Home & Office

Level 3 snaps up TW Telecom for $5.7B in business connectivity push

The telecoms giant will have a significant in-road into business Internet connections, as the consolidation of U.S. telecoms and cable continues.
Written by Zack Whittaker, Contributor
TW Telecom's fiber network in Manhattan.
Image: TW Telecom

Level 3 has agreed to buy TW Telecom, a business Internet provider, for $5.68 billion in cash and stock.

The fiber cable and connectivity giant will pay $10 a share in cash, along with a mix of stock, it said in a statement on Monday. In total, the deal will go ahead for $40.86 a share, around 12 percent above TW Telecom's closing price as of Friday.

Level 3 will also acquire $1.6 billion in debt from TW Telecom.

The company said it expects to incur integration costs of about $170 million, but save $2 billion in the long run.

The acquisition, which is subject to approval by regulators, will significantly bolster Level 3's presence in the U.S. connectivity market.

TW Telecom's senior vice president of network and information technologies Harold Teets said the agreement will support "high-quality service for our respective customers, and will keep the backbone cost burden balanced between our two networks."

The deal will be a boon for Level 3, which already provides fiber cables across the U.S., and through submarine fiber cables that connect the U.S. to the rest of the world.
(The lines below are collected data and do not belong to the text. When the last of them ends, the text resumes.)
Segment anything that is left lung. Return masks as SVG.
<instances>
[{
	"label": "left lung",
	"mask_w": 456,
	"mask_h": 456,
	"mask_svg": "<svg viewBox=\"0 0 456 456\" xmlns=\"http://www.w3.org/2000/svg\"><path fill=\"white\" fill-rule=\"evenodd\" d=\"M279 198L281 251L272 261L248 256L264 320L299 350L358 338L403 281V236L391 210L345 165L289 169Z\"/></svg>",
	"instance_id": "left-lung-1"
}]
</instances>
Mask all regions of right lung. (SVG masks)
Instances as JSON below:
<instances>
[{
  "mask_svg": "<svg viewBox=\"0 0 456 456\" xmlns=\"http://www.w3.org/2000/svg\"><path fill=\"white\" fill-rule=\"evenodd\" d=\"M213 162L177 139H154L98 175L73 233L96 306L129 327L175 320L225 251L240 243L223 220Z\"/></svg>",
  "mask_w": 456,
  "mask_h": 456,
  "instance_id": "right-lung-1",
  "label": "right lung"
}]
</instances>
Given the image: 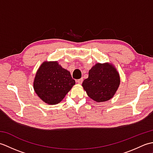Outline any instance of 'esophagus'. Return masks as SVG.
<instances>
[{
    "label": "esophagus",
    "instance_id": "obj_1",
    "mask_svg": "<svg viewBox=\"0 0 153 153\" xmlns=\"http://www.w3.org/2000/svg\"><path fill=\"white\" fill-rule=\"evenodd\" d=\"M76 82L79 84H82L83 82V79H79L76 80Z\"/></svg>",
    "mask_w": 153,
    "mask_h": 153
}]
</instances>
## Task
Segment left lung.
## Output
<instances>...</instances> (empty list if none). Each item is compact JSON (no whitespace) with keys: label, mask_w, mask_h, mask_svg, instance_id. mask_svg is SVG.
Returning <instances> with one entry per match:
<instances>
[{"label":"left lung","mask_w":153,"mask_h":153,"mask_svg":"<svg viewBox=\"0 0 153 153\" xmlns=\"http://www.w3.org/2000/svg\"><path fill=\"white\" fill-rule=\"evenodd\" d=\"M118 71L111 64H97L89 71L88 78L82 86L87 94L96 102H105L114 95L120 85Z\"/></svg>","instance_id":"obj_1"}]
</instances>
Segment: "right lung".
Returning a JSON list of instances; mask_svg holds the SVG:
<instances>
[{"instance_id":"right-lung-1","label":"right lung","mask_w":153,"mask_h":153,"mask_svg":"<svg viewBox=\"0 0 153 153\" xmlns=\"http://www.w3.org/2000/svg\"><path fill=\"white\" fill-rule=\"evenodd\" d=\"M75 85L70 73L57 62H44L35 77V93L45 102L56 105L60 102Z\"/></svg>"}]
</instances>
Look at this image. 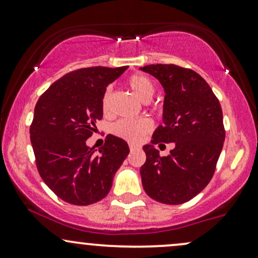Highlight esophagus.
Segmentation results:
<instances>
[{
	"label": "esophagus",
	"instance_id": "34e87169",
	"mask_svg": "<svg viewBox=\"0 0 258 258\" xmlns=\"http://www.w3.org/2000/svg\"><path fill=\"white\" fill-rule=\"evenodd\" d=\"M139 147L137 144H133V143H130V149H131V151L132 150H136V149H138Z\"/></svg>",
	"mask_w": 258,
	"mask_h": 258
}]
</instances>
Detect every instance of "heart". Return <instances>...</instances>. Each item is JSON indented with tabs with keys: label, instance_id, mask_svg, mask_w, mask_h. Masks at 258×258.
<instances>
[{
	"label": "heart",
	"instance_id": "heart-1",
	"mask_svg": "<svg viewBox=\"0 0 258 258\" xmlns=\"http://www.w3.org/2000/svg\"><path fill=\"white\" fill-rule=\"evenodd\" d=\"M132 92L143 102H148L154 96L155 85L144 74H133L127 80ZM102 108L104 113H108L109 108V91H105L102 98ZM153 121L148 117L139 119H121L111 126V132L117 137L126 139L131 143H139L143 141L148 132L153 130Z\"/></svg>",
	"mask_w": 258,
	"mask_h": 258
}]
</instances>
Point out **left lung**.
<instances>
[{"label":"left lung","mask_w":258,"mask_h":258,"mask_svg":"<svg viewBox=\"0 0 258 258\" xmlns=\"http://www.w3.org/2000/svg\"><path fill=\"white\" fill-rule=\"evenodd\" d=\"M139 70L155 77L164 90L162 125L143 147L141 167L149 197L164 204H181L197 196L212 180L225 142L222 109L200 74L176 64H149ZM174 142L168 157L155 144Z\"/></svg>","instance_id":"1"}]
</instances>
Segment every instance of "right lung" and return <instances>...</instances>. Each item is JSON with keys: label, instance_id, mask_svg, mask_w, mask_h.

Its major customers include Google and Netflix, in which the company provides privately rented fiber cables between its datacenters.

However, trust was shaken in the telecoms market — particularly Level 3 — following the release of the Edward Snowden leaks late last year, in which the National Security Agency's MUSCULAR program allowed the intelligence agency to tap into fiber cables between datacenters.

The New York Times, which published the story in conjunction with The Guardian, noted the provider of one of the cable's used in the NSA's datacenter link tapping activities was Level 3.

The cable provider responded with a non-descript statement, which failed to directly deny assisting the U.S. government with its intelligence gathering activities.

Level 3 said the acquisition should complete, barring any hiccups, by the end of the year.